2026-05-13 - Exp 35: ZAYA1-8B MoE INT4 Per-Grouped-Channel Palettization Intent

Intent: Replace the INT8 per-tensor quantized ZAYA1-8B MoE shards (Exp 34, 202 MB compiled each) with INT4 per-grouped-channel palettized shards (constexpr_lut_to_dense, group_size=32) to halve shard size (~101 MB target) and halve per-token FFN compute. Hypothesis: the halved verifier cost (~250–300 ms/call vs. current ~500 ms) will push the speculative decode break-even acceptance rate below the real n-gram acceptance rate on code prompts (~60–80%), yielding net throughput improvement over the 8.59 tok/s INT8 baseline. The LUT palettization approach maps 32-channel groups to 4-bit indices into a 16-entry codebook — analogous to Iverson APL §2 inner-product reduction over a finite alphabet — which is architecturally distinct from the linear INT4 per-block path (constexpr_blockwise_shift_scale) that is known to cause CPU fallback on small sharded MoE graphs.

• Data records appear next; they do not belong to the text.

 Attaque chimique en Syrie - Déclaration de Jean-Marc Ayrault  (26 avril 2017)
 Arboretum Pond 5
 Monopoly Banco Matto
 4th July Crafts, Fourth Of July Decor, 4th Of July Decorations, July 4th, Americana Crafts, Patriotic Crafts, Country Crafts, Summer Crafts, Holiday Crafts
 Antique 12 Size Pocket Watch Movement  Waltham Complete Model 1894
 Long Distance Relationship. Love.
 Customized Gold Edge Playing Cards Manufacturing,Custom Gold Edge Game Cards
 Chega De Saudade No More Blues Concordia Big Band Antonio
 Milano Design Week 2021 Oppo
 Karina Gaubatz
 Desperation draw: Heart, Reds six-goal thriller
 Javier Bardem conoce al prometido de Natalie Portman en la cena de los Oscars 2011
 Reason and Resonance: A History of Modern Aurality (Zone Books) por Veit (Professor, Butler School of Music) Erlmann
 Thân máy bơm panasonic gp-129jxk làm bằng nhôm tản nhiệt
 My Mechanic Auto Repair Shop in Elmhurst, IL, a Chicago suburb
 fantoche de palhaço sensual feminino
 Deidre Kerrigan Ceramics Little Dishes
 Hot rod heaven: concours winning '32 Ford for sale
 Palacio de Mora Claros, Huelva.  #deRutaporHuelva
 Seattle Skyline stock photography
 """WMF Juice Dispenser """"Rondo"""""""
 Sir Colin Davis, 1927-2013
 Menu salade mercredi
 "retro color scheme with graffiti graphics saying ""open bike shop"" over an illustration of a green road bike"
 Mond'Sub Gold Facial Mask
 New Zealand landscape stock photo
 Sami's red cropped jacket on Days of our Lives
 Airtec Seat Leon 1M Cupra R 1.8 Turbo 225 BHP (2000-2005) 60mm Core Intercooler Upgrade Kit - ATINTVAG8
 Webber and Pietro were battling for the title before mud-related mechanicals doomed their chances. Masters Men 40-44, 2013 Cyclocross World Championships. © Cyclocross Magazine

Setup: ZAYA1-8B (Zyphra, 80-layer MoE, alternating attn/MoE layers, 40 MoE shards). Target quant: constexpr_lut_to_dense palettization, group_size=32, 4-bit per grouped channel. Baseline artifact: INT8 per-tensor MoE shards at 202 MB compiled each (temporary output). Env: Xcode python3 / coremltools 9. Gate sequence (per ANE_CHAIN_SCHEMA.md): (1) ane-validator on L01 INT4 palettized shard — must be 100% ANE, no CPU fallback on any matmul/norm; (2) golden-validator — cosine ≥ 0.97 vs. temporary output; only after both gates pass: build all 40 shards + benchmark.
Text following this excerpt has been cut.